WHAT THE TASK ASKS: Copy each line of the entries that contains the word "States".

Saved data entries:

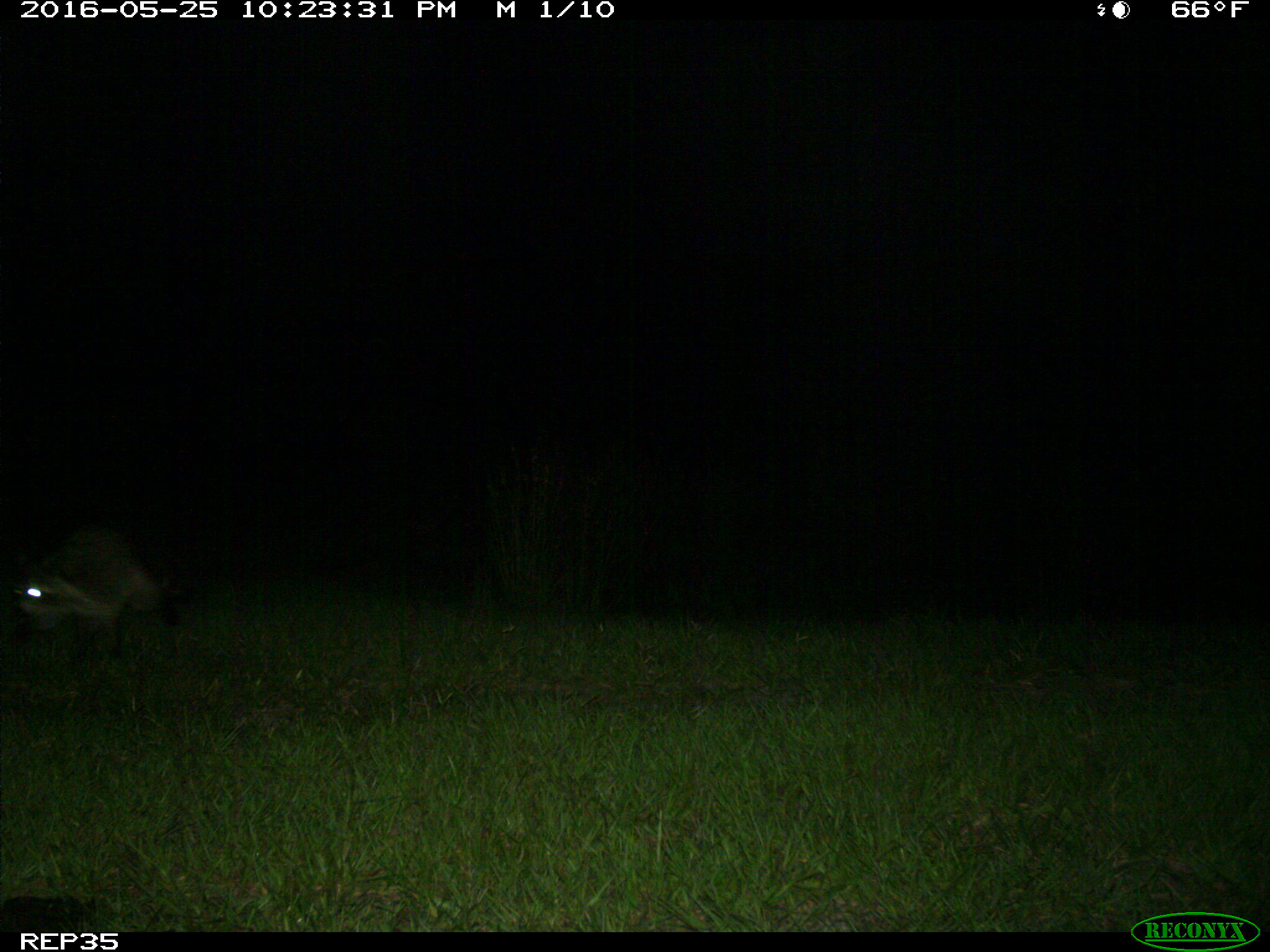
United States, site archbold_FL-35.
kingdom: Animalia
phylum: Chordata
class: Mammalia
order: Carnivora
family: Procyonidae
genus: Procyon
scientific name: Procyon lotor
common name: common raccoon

* * *

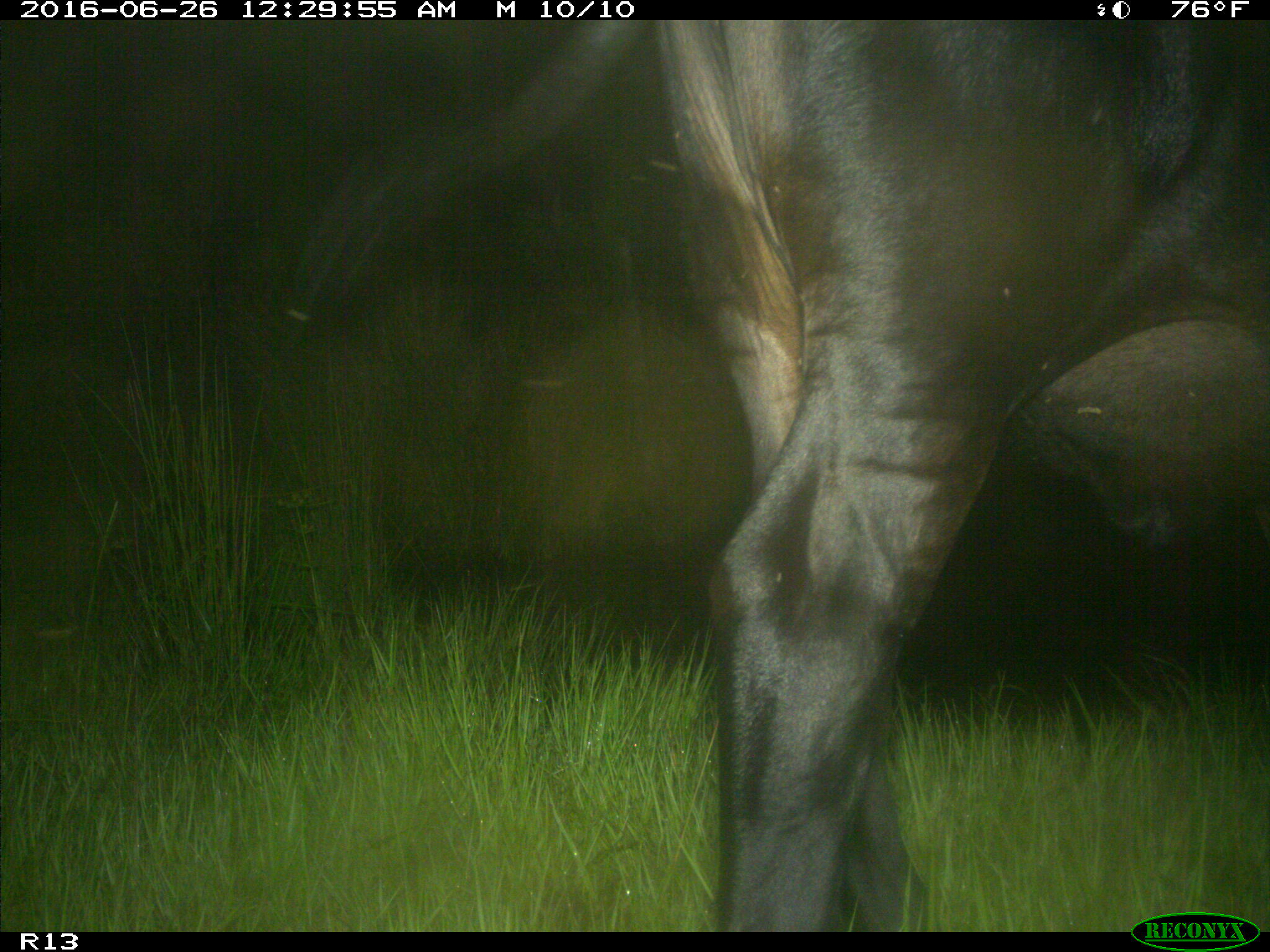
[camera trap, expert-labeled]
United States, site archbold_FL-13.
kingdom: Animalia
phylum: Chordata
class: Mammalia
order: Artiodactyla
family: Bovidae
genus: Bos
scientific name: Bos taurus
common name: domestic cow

SOLUTION BELOW:
United States, site archbold_FL-35.
United States, site archbold_FL-13.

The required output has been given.